The first investigated parameter is the minimum reflectivity threshold (min *Z* to *R*). This parameter is used by the system to eliminate small reflectivity values that can be due to noise or ground clutter echoes. It should be noted that this parameter has practically no effect on heavy precipitation events, because these events produce relatively high reflectivity values. This is demonstrated in Fig. 4, which shows that the system is practically insensitive to this parameter at values less than 25 dB*Z.* Note that part of the min *Z* to *R* insensitivity is due to the conditioning of the radar–rain gauge rms differences. The dependence significantly increases at reflectivity thresholds greater than 30 dB*Z.* This means that in the 0–25 dB*Z* range the reflectivities are too small to contribute significant information to the rms. On the other hand, reflectivity values greater than 25–30 dB*Z* contain useful quantitative information for rainfall estimation and should not be excluded. The insensitivity of small min *Z* to *R* values to the rms criterion is also attributed to the fact that 90% of the total rain volume in this dataset comes from intense small-area convective cells.

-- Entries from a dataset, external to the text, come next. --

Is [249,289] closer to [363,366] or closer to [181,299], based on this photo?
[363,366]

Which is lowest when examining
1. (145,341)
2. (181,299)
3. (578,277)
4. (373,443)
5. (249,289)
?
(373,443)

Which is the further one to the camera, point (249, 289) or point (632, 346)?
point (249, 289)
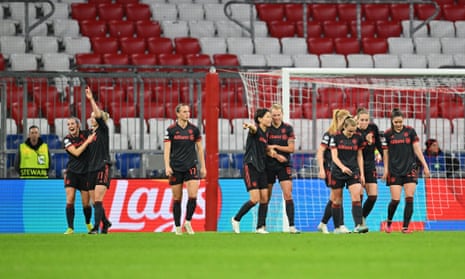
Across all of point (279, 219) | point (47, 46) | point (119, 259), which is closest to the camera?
point (119, 259)

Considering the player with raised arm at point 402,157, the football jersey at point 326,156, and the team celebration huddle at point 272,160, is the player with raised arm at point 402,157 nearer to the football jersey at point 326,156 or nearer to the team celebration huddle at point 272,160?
the team celebration huddle at point 272,160

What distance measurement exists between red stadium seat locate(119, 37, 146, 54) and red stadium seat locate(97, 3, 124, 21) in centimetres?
137

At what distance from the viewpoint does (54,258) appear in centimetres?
1139

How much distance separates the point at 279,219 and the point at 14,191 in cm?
511

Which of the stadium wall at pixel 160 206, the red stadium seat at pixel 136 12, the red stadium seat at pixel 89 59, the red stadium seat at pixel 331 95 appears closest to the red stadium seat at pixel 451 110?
the stadium wall at pixel 160 206

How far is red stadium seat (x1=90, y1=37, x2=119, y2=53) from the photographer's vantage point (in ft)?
84.1

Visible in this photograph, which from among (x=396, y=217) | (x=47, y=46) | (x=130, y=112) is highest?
(x=47, y=46)

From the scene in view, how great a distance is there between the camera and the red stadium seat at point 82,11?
2680 cm

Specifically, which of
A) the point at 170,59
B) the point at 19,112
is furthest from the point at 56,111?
the point at 170,59

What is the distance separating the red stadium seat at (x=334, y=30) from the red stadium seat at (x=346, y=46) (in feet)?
1.99

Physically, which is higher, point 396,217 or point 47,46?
point 47,46

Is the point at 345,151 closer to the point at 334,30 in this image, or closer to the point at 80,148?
the point at 80,148

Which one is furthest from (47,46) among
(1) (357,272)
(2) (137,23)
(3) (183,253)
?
(1) (357,272)

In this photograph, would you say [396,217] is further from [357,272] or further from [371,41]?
[357,272]
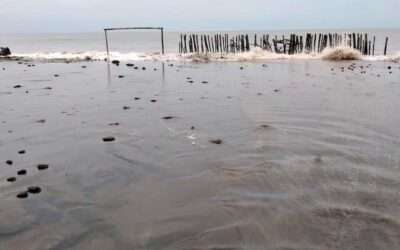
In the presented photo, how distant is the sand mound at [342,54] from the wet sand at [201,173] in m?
19.2

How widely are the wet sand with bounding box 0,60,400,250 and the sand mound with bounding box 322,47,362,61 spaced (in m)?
19.2

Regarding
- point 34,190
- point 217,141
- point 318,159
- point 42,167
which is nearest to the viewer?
point 34,190

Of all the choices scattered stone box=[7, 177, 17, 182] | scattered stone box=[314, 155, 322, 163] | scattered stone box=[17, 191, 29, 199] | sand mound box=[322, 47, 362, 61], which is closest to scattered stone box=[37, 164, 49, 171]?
scattered stone box=[7, 177, 17, 182]

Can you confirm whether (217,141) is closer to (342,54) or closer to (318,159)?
(318,159)

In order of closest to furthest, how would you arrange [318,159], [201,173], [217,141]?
1. [201,173]
2. [318,159]
3. [217,141]

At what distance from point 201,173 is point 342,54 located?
2770 cm

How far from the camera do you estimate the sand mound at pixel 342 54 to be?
103 ft

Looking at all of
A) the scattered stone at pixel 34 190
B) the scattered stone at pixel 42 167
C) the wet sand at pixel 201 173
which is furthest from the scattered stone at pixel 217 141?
the scattered stone at pixel 34 190

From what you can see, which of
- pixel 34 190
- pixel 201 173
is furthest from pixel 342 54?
pixel 34 190

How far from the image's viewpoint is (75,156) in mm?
7578

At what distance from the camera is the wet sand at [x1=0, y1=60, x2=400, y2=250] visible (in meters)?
4.73

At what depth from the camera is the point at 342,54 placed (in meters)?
31.7

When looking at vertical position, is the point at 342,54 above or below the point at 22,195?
below

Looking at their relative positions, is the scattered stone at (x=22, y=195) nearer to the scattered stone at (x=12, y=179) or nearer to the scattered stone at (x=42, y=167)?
the scattered stone at (x=12, y=179)
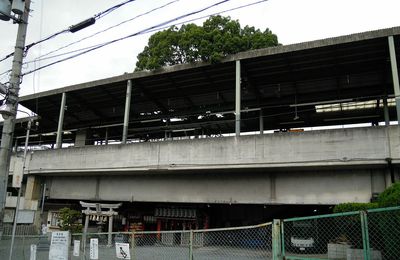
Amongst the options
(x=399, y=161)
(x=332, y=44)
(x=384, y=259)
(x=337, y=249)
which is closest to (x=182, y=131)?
(x=332, y=44)

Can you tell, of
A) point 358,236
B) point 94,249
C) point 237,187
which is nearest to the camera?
point 94,249

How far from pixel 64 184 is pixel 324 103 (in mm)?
18342

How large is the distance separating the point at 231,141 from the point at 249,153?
110 centimetres

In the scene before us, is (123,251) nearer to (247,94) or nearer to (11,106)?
(11,106)

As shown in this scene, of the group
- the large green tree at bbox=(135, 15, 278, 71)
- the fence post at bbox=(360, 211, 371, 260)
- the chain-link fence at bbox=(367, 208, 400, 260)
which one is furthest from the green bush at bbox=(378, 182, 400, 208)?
the large green tree at bbox=(135, 15, 278, 71)

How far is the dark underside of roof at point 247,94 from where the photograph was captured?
21750 mm

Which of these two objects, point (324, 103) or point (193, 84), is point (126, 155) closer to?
point (193, 84)

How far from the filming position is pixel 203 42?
23.6 m

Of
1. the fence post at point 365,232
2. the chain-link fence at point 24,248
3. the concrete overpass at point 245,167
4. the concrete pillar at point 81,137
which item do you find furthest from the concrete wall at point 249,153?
the concrete pillar at point 81,137

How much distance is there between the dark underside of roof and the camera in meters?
21.8

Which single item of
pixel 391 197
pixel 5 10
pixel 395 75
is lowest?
pixel 391 197

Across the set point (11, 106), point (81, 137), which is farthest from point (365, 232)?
point (81, 137)

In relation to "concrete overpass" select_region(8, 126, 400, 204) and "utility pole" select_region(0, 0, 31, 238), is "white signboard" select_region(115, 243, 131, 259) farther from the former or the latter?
"concrete overpass" select_region(8, 126, 400, 204)

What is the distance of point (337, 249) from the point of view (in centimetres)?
1199
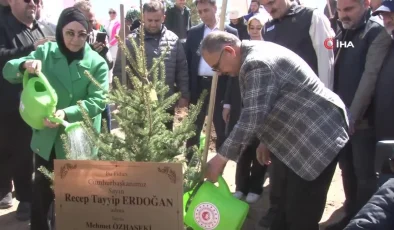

Another stage of the PPS is the outlier detection procedure. This procedure has two parameters: 1) *Z*_{max} (dB*Z*), which is the maximum reflectivity beyond which the reflectivities are tested for outliers, and 2) *Z*_{tlt} (dB*Z*), which is the reflectivity assigned to the identified outliers. The contour plot of relative rms versus *Z*_{max} and *Z*_{tlt} is shown in Fig. 5. Notice that minimum rms is toward high *Z*_{max} values and independent of the *Z*_{tlt} parameter. This shows that the simple single-threshold-based outlier procedure is not improving the system’s performance. This is not a surprising result; similar results have been demonstrated in the past (e.g., Krajewski 1987). The corresponding parameters of the minimum rms area of Fig. 5 agree with the estimated parameters from the optimization method.

The next element of the sensitivity analysis is devoted to the biscan maximization. Biscan maximization is a part of PPS’s hybrid scan construction strategy. Parameter *R*_{bi} (range cutoff) defines the range beyond which biscan maximization is applied. Figure 6 shows the rms contours between parameters B (in the *Z*–*R* relationship) and the biscan range cutoff. The minimum is toward high-range cutoff values. This indicates that it is better to use the lowest sweep alone rather than the biscan maximization strategy. The gradients of rms surface are strong for *B* values outside the 1.35–1.6 range. Within the optimum *B* parameter range (1.35–1.5) the gradients are weaker.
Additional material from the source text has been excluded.